→ TASK SET
(A) In the Go engine design text, which subsystem will implement the GTP interface?
(B) Using the Go engine design text, explain why the TODO note doubts that there are really two separate subsystems.
(C) From the Go engine design text, write out the passage from "This system will" to "via decision algorithms.", switching "command-line interface" to "graphical interface".

→ TEXT PROVIDED
The engine is used as the backend for generating moves for a machine player,
this is, for automated play, either against a human who is using the GUI or
against another machine player.

\paragraph{Train a neural network}

A neural network is trained over a given list of moves.

\subsection{Subsystems}

There will be two main subsystems.

% TODO: Are there really two different subsystems? They look very coupled, since
% the engine will use some classes of the game. This section is more suited for
% independently run systems which communicate through some common interface.
% ...Or maybe not. From the template: "Subsystems are groupings of packages and
% classes with a common objective. Examples of subsystems are the classes which
% handle the database, classes joining a group of related services..."

\subsubsection{Game System}

The first, called the Game System, will be in charge of storing all the state
information regarding a Go match, such as the history of moves, the possible
variations, the state of the board at any given time or the current number of
captured stones.

This system will include a command-line interface with which to play Go matches
between human players to show and test its capabilities.

\subsubsection{Engine System}

The second, called the Engine System, will implement the GTP interface and use
the Game System to analyze positions and generate moves via decision algorithms.

This system can be directly called to manually set up game states and ask for
moves or can be called by other programs to be used as backend for playing
matches against a computer player.

%\subsubsection{Interface between subsystems}

\subsection{Class analysis}

\subsubsection{Class diagram}

The classes resulting from the analysis phase are shown in
\fref{fig:analysisClasses}.

\begin{figure}[h]
	\begin{center}
		\includegraphics[width=\textwidth]{diagrams/analysisClasses.png}
		\caption{General classes obtained from the analysis
		phase.}\label{fig:analysisClasses}
	\end{center}
\end{figure}

\subsubsection{Class description}

\newcommand{\interclassSpace}{30pt}

\indent

\begin{tabular}{p{\linewidth}}
	\toprule
	\textbf{EngineIO} \\
	\midrule
	\textbf{Description} \\
	Offers the interface with the engine. \\
	\midrule
	\textbf{Responsibilities} \\
	% TODO: Single responsibility would be better?

→ DATASET SECTION
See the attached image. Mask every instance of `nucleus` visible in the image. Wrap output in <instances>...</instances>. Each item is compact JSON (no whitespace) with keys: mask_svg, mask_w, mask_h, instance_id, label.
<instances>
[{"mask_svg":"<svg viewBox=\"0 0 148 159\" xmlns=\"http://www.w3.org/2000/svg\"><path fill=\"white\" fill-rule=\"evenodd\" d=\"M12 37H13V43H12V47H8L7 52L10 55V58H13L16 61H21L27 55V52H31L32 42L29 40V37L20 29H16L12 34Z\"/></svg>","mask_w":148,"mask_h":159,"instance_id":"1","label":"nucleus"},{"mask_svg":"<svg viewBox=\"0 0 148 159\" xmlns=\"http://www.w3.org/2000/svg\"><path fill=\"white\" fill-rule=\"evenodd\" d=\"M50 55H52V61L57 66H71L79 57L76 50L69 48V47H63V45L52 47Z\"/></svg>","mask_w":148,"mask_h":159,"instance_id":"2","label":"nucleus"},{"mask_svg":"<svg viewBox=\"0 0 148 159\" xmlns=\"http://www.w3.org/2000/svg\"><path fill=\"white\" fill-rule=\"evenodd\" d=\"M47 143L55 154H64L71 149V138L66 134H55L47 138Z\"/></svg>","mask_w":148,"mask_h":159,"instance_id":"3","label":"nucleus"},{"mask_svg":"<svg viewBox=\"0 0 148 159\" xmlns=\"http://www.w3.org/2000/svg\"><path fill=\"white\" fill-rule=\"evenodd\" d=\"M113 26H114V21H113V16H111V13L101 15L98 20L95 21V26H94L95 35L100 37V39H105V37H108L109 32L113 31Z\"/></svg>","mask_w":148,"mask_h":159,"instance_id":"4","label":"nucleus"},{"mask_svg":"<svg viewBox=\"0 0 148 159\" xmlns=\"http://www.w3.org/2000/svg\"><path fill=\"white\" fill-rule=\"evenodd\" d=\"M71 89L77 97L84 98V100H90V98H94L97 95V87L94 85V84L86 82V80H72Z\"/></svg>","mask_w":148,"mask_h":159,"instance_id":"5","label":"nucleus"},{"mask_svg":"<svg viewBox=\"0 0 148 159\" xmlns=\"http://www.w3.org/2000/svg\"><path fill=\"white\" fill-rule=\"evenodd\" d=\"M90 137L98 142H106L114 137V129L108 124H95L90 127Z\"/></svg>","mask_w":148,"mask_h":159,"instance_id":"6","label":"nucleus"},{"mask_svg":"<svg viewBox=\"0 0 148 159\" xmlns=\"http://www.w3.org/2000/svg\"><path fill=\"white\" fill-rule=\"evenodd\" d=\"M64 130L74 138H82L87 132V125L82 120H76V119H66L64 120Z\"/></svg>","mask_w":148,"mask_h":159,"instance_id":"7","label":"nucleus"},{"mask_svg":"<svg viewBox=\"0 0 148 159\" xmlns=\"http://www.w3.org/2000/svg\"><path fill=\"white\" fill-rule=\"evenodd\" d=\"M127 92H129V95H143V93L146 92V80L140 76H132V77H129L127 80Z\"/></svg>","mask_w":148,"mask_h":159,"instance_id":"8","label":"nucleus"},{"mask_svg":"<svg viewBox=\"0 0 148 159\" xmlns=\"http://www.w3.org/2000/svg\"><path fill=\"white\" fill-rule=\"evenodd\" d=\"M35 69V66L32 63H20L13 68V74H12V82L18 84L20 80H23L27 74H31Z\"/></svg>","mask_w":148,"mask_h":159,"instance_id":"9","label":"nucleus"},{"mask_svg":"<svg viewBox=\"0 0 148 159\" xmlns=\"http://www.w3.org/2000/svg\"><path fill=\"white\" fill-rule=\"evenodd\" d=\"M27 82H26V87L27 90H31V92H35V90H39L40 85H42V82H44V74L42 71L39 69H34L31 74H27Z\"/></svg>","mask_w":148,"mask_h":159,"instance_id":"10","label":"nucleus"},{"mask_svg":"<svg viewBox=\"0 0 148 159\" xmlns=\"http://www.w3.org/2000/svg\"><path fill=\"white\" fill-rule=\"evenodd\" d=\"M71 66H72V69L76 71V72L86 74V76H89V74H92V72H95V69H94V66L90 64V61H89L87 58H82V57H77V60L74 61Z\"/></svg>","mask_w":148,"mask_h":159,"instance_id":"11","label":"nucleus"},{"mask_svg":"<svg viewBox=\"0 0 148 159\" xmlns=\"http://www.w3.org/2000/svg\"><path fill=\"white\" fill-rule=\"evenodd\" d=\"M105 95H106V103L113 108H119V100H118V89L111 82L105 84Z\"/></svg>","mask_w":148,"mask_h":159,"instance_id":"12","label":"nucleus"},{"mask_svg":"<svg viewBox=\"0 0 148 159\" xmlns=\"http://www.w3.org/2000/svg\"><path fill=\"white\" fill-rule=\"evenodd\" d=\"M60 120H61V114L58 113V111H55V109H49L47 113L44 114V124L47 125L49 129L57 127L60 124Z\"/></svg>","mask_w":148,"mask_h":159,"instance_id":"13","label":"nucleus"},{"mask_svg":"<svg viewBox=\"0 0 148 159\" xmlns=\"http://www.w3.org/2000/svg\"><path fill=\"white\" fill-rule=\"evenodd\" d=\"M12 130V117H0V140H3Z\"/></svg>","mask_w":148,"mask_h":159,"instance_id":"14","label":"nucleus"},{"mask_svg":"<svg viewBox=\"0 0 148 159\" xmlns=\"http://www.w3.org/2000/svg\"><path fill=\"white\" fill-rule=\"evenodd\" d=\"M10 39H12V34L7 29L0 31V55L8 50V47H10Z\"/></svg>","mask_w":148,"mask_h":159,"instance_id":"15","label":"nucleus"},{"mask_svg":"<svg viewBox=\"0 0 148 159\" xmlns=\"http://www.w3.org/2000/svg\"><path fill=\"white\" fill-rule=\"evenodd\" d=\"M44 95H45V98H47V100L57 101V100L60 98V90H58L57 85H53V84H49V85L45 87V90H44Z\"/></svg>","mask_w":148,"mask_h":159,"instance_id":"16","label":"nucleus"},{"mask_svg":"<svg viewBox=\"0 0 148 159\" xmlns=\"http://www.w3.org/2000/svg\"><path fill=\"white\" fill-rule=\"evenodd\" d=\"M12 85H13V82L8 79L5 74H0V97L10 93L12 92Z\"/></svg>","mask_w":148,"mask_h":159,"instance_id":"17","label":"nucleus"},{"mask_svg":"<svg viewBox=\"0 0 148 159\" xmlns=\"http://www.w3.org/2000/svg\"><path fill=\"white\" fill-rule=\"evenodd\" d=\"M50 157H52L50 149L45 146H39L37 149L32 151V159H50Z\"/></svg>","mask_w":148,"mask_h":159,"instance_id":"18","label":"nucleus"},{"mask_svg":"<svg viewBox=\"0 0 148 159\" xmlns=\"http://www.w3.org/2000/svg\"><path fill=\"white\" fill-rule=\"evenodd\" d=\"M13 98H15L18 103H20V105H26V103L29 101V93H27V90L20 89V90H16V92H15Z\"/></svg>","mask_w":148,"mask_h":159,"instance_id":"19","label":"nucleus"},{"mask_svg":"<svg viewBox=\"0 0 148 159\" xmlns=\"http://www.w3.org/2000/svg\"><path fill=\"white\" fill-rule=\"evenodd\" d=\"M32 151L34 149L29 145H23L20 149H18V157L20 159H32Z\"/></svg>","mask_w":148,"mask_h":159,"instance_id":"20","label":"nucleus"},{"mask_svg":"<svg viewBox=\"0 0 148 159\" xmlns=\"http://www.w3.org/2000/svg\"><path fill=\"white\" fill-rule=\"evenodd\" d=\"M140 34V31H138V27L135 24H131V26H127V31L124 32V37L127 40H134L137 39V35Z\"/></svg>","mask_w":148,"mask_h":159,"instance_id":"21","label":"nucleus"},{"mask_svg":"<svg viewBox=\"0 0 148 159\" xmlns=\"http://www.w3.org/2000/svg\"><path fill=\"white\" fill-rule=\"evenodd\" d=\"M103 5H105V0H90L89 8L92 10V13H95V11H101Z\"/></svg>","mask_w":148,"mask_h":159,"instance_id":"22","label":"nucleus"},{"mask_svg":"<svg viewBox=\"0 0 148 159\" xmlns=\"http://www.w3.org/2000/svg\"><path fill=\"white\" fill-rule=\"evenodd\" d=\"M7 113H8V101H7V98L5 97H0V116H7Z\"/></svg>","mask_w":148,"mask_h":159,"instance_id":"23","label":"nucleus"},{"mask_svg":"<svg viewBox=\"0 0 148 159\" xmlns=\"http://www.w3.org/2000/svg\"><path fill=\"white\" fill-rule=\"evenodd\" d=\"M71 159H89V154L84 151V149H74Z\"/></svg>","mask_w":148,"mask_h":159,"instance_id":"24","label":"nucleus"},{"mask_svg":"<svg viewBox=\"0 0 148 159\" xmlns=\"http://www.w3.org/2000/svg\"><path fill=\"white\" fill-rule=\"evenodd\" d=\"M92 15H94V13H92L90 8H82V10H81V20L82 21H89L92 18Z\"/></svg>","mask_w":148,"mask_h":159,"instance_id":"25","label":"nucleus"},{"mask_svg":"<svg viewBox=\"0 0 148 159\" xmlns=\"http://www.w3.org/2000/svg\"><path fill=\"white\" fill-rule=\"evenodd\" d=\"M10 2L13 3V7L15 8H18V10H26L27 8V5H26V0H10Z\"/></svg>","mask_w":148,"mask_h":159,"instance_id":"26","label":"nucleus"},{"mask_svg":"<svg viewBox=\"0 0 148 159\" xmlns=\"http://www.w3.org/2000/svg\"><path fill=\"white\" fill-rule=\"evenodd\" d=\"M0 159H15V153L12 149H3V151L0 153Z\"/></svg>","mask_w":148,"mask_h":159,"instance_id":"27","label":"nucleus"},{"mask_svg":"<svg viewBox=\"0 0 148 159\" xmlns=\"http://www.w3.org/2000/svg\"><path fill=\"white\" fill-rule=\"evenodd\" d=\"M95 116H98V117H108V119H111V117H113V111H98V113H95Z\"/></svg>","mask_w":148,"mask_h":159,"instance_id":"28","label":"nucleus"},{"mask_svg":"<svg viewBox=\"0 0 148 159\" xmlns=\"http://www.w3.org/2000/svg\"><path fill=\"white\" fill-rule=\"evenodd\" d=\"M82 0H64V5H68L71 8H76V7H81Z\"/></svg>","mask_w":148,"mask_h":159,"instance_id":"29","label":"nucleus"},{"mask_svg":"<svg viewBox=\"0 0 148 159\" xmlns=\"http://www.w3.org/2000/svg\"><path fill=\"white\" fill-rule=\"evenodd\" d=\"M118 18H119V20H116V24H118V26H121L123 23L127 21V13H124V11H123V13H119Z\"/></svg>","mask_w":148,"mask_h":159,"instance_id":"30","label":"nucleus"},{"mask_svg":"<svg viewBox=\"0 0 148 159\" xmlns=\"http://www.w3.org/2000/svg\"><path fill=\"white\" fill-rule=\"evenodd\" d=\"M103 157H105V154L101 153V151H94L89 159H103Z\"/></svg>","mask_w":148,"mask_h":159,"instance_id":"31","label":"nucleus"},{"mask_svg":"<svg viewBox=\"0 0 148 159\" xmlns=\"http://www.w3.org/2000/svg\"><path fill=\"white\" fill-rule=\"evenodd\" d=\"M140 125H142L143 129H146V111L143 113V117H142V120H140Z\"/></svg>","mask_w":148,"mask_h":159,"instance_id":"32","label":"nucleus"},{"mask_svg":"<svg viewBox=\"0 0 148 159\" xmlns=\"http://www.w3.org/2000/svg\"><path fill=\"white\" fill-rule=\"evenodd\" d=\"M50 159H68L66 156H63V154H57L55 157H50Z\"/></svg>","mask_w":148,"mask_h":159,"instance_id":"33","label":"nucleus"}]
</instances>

→ SOLUTION SET
(A) The Engine System will implement the GTP interface.

(B) The note says the two look very coupled, since the engine will use some classes of the game. It adds that the section is better suited to independently run systems that communicate through a common interface.

(C)
This system will include a graphical interface with which to play Go matches
between human players to show and test its capabilities.

\subsubsection{Engine System}

The second, called the Engine System, will implement the GTP interface and use
the Game System to analyze positions and generate moves via decision algorithms.